1. General Solution to Differential Equation

Hi, I would be really grateful to anyone who may help with this...

I need to find the general solution for the differential equation

dy/dx = (cos x - sin x)e^cos x + sin x - y

(giving the solution in implicent form)

I have differentiate the function f(x) = e^cos x + sin x using the Composite Rule into (cos x - sin x) e ^ cos x + sin x (Is this correct?)

I also need to find the particular solution of the differential equation for which y = 1 when x = 0 and then give this particular solution in explicit form..

Many thanks for any help!

2. Originally Posted by looking0glass
Hi, I would be really grateful to anyone who may help with this...

I need to find the general solution for the differential equation

dy/dx = (cos x - sin x)e^cos x + sin x - y

(giving the solution in implicent form)

I have differentiate the function f(x) = e^cos x + sin x using the Composite Rule into (cos x - sin x) e ^ cos x + sin x (Is this correct?)

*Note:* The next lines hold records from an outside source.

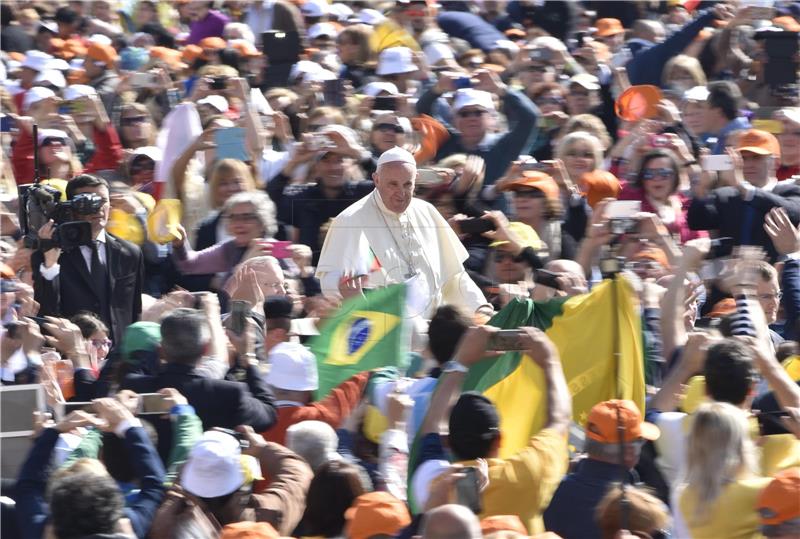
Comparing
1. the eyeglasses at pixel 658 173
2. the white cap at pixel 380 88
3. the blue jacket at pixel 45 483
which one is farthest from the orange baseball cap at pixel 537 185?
the blue jacket at pixel 45 483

I also need to find the particular solution of the differential equation for which y = 1 when x = 0 and then give this particular solution in explicit form..

Many thanks for any help!

$
y' = \left(\cos x - \sin x\right)e^{\sin x + \cos x - y}\;?
$

3. Originally Posted by looking0glass
Hi, I would be really grateful to anyone who may help with this...

I need to find the general solution for the differential equation

dy/dx = (cos x - sin x)e^cos x + sin x - y
If this is $\frac{dy}{dx}= (cos x- sin x)e^{cos x+ sin x- y}$, as danny arigo suggests, then it is separable. $\frac{dy}{dx}= (cos x- sin(x))e^{cos x+ sin x}e^{-y}$ so $e^y dy= (cos x- sin x)e^{cos x + sin x} dx$. Because, as you say, the derivative of $e^{cos x+ sin x}$ is $(cos x- sin x)e^{cos x+ sin x}$, that's easy to integrate.

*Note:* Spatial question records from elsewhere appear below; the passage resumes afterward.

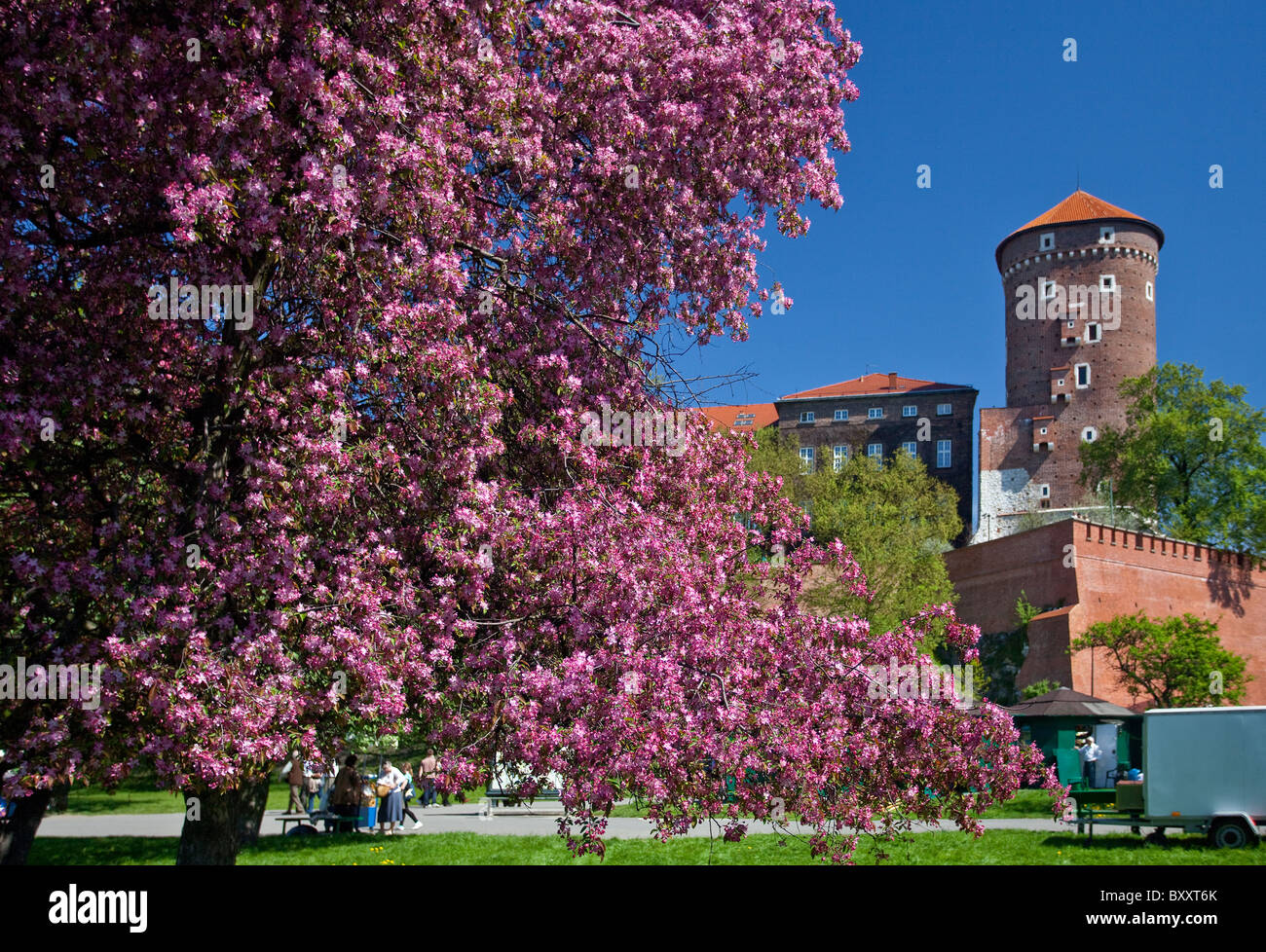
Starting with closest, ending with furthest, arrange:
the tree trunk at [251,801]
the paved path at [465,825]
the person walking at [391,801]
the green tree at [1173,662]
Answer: the tree trunk at [251,801], the paved path at [465,825], the person walking at [391,801], the green tree at [1173,662]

(giving the solution in implicent form)

I have differentiate the function f(x) = e^cos x + sin x using the Composite Rule into (cos x - sin x) e ^ cos x + sin x (Is this correct?)

I also need to find the particular solution of the differential equation for which y = 1 when x = 0 and then give this particular solution in explicit form..

Many thanks for any help!
Integrating the equation in "separated" form above gives a "constant of integration". Use that fact that f(0)= 1 to determine that constant.

4. Thanks for your help but I'm still not sure how to go about doing this...

5. Originally Posted by looking0glass
Thanks for your help but I'm still not sure how to go about doing this...
As Hallsofivy said, the equation separates so

$
e^y dy= (cos x- sin x)e^{cos x + sin x} dx$

so

$
\int e^y dy= \int (cos x- sin x) e^{cos x + sin x} dx$

Let $u = cos x + sin x$ so $du = (cos x- sin x)dx$ so

$
\int e^y dy= \int e^u du\;\;\; \Rightarrow\;\;\; e^y = e^u + c$

or

$
e^y = e^{cos x + sin x} + c$

Now use the fact that $y(0) = 1$ to find $c$. Then take the $\ln$ of both sides to find $y$.

Hope that helps!